ルールは各人が他のメンバーを使って、自由にBINDした作品を作ってみるというもの。まず最初に手を挙げたのが、立花マリ女王様だ。彼女は、ホテルの部屋の踊り場で、南氏とT氏という2人の男性を連縛(BIND)した。タイトルは『丸井のクリスマス』。鎖などを使って、熊のぬいぐるみなどもいっしょにBIND。一般人であるTクンは、写真を撮るなら目線が必要だと言い出したので、黒いビニールテープで目のまわりをグルグル巻きにした。その上にヒトミさんが白目と黒目を貼り付ける。なんとも気持ち悪い顔になった。南氏がしきりに「こっちを見るな」と言う。
さて、次はさっき被害にあったT氏の「作品 B」。彼は透明のレインコートをヒトミ女王様に着せて、それを赤と白のビニールテープで拘束していく。タイトルは『寿』だった。


 次の作品はヒトミ女王様。立花マリ女王様とT氏を背中合わせにし、バスタブの中で縛っていく。この縛り方はけっこう巧妙で、背中合わせなんだけれど、お互いがお互いの乳首にタッチするように手が固定されていたりする。さらにボディペインティングなどを施し、そこに徐々にお湯を入れていく。題して『愛の水中花』だとか。

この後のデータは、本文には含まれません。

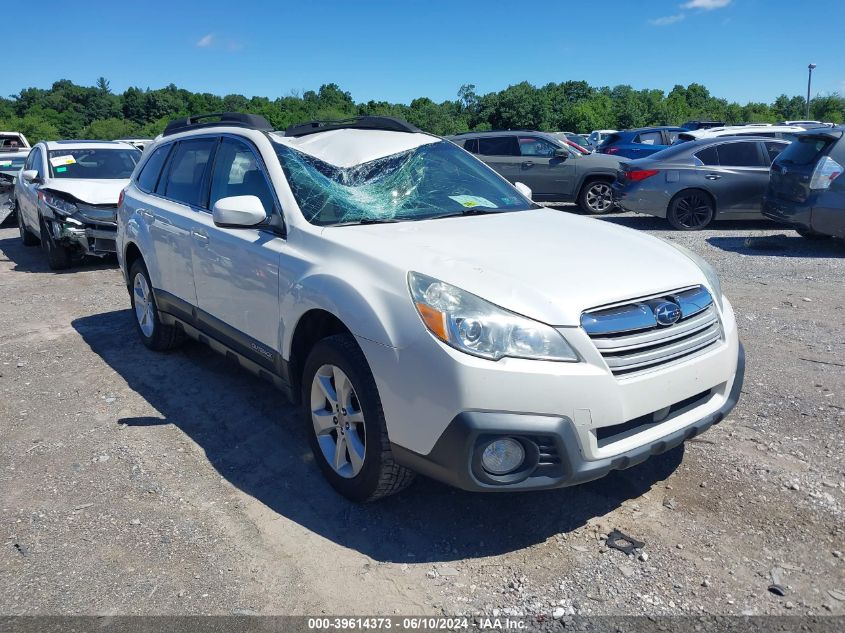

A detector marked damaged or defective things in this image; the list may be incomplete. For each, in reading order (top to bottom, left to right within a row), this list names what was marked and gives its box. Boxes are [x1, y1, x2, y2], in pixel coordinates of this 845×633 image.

damaged vehicle [15, 139, 141, 268]
shattered windshield [274, 139, 536, 226]
damaged vehicle [115, 112, 740, 498]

 このとき、1人出番のなかった南氏は踊り場のスペースにビニールテープを張り巡らせていた。それはあたかもクモの巣のようなかんじである。そこに捕らえられたというような形でヒトミさんを縛り付ける。このタイトルは『エジキ』だそうだ。
 というわけで、一通りいろんな連縛(BIND)を行ったあと、いよいよマグロの作品。男2名、女2名の全員参加だ。まずは、男女それぞれをガムテープで拘束した。男性の背中から女性が抱きつくようにして胴体や足を固定していく。男性陣は、まんざらでもない様子だ。2対のカップルができたところで、今度は男同士で正面から連結することにした。「やめてくれーっ」と南氏が本気でイヤがる。4人を電車ゴッコのように一列にしてロープでグルグル巻きにしていくのだが、どうしても南氏がイヤがり、T氏との股間があいてしまう。そこを密着するように縛っていく。女性陣はおもしろがって、前にいる男性を腰でぐいぐいと押すので、やっと4人が密着することができた。タイトルは『ミルフィーユ』彼らは僕が写真を写す間ずっとそのままの体勢でいなければならなくて、南氏は「早くほどいてくれぇ」と悲痛な叫びをあげる。
 以上、全作品を紹介したが、いやあおもしろかったね。これまで、たいていの場合、縛られると言うと女性だったりM男だったりしたわけだけれど、参加者全員が縛られるパーティというもの、なんだか楽しい気がする。